Q&A: Torrey Larsen on His Newest Reverse Mortgage Endeavor

There is opportunity to be found in chaos and the unknown. And in the reverse mortgage industry, the turbulence presented by recent program changes, particularly the Financial Assessment, could be an opportune time to start a new venture.

Such was the case of Retirement Funding Solutions (RFS), one of the reverse mortgage sector’s newest entrants founded by industry veteran Torrey Larsen.

Formerly the head of Security One Lending’s retail division, Larsen served as the company’s president prior to its acquisition by Walter Investment Management Corp. (NYSE: WAC) in 2013.


This January, he embarked on his newest venture with the launch of RFS and since then the company has added several industry veterans to its leadership team in its efforts to become one of the sector’s top-tier lenders—and it has a few strategic initiatives in the works to help it achieve this goal.

To learn more about RFS’s plans for 2015 and beyond, Reverse Mortgage Daily caught up with Larsen to hear about what drove his decisions to start a new business in the current reverse mortgage landscape, as well as what are some of the biggest challenges the industry faces in the current Financial Assessment playing field.

RMD: You were formerly with Security One Lending, and started Retirement Funding Solutions in January of this year. What drove the decision to start a new business, especially given the current reverse mortgage environment and the various program changes that have transpired within the last year alone?

Torrey Larsen: When we sold Security One Lending, we had a non-compete agreement, which expired in November 2014. So from a legal perspective, I was able to get into the reverse mortgage business at the beginning of this year.

We saw a tremendous opportunity and a tremendous void in the marketplace. Whenever there’s chaos or changes in the marketplace, to me that simply means there’s an opportunity.

With the Financial Assessment (FA) looming for the industry, I looked at the FA differently than just a simple product change—it was a fundamental process change that the entire reverse mortgage industry was going to have to adapt to.

When we mapped that out, we felt that was a great entry point because existing companies were going to have to deconstruct their systems and workflow processes to adapt to the new environment of the FA.

It gave us a competitive advantage to compete effectively in the marketplace, because when you have a pre-existing infrastructure in place, you have to go through the process of deconstructing things like systems and workflows. That’s playing defense.

I saw all of the existing companies playing ‘defense’ trying to get that right, whereas we were able to build right into that under the new FA environment. It gave us the luxury of instead playing ‘offense’—gaining meaningful market share and building a significant platform in the headwinds of the FA.

The changes made by FHA and HUD are changes that we saw as being positive for the sustainability of the reverse mortgage product. Underlying all of that is these new changes are going to have a significant impact on issues facing the HECM product and the HECM industry.
----
*TASK DESCRIPTION*
Condense the paragraph of the interview that begins "When we sold Security One Lending" while keeping its main facts. The items below were drawn from a different source.

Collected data
----
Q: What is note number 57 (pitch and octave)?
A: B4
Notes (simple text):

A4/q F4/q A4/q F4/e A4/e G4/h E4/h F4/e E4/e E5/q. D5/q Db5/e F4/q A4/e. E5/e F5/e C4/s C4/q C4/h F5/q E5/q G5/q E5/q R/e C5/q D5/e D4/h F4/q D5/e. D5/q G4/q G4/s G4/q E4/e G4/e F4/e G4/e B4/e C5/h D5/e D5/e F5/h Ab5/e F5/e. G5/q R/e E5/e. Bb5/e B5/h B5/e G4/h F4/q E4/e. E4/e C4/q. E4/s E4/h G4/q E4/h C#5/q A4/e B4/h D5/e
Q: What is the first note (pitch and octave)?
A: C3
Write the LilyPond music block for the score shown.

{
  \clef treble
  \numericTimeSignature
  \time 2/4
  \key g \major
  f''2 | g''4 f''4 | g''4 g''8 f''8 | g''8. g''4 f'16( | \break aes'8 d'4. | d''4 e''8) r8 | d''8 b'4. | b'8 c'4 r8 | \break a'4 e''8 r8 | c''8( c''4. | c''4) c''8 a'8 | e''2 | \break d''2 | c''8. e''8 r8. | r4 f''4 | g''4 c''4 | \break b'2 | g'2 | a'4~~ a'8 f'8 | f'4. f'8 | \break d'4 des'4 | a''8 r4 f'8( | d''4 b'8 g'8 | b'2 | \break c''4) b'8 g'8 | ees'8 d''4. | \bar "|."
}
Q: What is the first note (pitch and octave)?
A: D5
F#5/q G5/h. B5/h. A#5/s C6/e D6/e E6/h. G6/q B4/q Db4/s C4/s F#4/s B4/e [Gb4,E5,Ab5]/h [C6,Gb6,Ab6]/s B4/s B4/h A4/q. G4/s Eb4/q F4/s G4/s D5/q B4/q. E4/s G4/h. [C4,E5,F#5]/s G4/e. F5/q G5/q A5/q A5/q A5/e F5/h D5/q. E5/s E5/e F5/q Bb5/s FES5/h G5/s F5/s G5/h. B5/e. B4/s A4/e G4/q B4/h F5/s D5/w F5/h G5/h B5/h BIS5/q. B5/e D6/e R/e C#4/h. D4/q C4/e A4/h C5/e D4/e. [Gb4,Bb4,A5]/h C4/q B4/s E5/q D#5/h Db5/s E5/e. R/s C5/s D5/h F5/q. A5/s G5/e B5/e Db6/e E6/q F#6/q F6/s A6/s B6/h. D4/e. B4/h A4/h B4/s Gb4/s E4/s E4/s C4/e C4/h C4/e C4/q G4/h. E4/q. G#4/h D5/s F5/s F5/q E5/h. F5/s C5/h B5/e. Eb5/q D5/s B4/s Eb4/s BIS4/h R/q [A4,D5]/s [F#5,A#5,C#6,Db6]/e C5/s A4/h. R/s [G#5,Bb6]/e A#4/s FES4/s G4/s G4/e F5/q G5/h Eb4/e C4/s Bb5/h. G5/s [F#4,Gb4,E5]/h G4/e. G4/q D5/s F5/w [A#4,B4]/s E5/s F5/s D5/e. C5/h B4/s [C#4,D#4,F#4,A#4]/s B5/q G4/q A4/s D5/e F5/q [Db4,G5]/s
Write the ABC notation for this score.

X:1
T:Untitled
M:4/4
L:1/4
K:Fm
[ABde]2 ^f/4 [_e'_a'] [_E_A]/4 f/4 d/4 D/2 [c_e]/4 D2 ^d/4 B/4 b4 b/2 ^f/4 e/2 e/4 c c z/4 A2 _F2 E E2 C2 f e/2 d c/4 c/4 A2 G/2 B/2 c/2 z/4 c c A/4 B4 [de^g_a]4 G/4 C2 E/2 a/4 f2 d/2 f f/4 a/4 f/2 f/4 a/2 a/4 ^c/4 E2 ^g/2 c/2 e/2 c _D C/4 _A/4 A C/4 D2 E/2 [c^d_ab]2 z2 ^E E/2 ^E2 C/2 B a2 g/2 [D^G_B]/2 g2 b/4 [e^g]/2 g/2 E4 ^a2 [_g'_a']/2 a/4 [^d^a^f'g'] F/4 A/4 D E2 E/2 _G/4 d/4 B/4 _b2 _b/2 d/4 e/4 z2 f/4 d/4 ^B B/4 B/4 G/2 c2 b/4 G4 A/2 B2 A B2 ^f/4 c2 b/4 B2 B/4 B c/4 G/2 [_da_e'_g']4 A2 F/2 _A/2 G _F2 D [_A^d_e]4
----
*PROBLEM SOLUTION*
A non-compete agreement signed with the sale of Security One Lending expired in November 2014. This left Larsen legally free to enter the reverse mortgage business at the start of this year.